Dataset excerpts:
* * * *
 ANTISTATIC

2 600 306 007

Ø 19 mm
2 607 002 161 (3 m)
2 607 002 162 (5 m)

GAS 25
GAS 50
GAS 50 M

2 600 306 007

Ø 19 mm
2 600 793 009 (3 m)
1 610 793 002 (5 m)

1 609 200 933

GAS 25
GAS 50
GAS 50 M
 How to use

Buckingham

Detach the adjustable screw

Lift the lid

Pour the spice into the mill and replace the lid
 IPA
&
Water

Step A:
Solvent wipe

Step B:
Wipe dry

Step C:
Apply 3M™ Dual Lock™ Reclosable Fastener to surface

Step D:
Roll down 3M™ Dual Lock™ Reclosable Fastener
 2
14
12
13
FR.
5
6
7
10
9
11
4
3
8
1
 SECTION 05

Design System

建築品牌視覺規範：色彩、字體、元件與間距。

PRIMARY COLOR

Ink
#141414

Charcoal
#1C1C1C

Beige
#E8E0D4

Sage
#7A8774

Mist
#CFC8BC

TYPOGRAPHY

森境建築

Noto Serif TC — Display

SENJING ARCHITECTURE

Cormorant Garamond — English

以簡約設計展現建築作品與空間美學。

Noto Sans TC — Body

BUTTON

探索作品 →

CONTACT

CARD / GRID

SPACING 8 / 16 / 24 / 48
* * * *
About this task :: Each line from the one with "SENJING ARCHITECTURE" through the end of the entries above must be set down exactly, both end lines included, and no other line may appear.

Result for this task ::
SENJING ARCHITECTURE

Cormorant Garamond — English

以簡約設計展現建築作品與空間美學。

Noto Sans TC — Body

BUTTON

探索作品 →

CONTACT

CARD / GRID

SPACING 8 / 16 / 24 / 48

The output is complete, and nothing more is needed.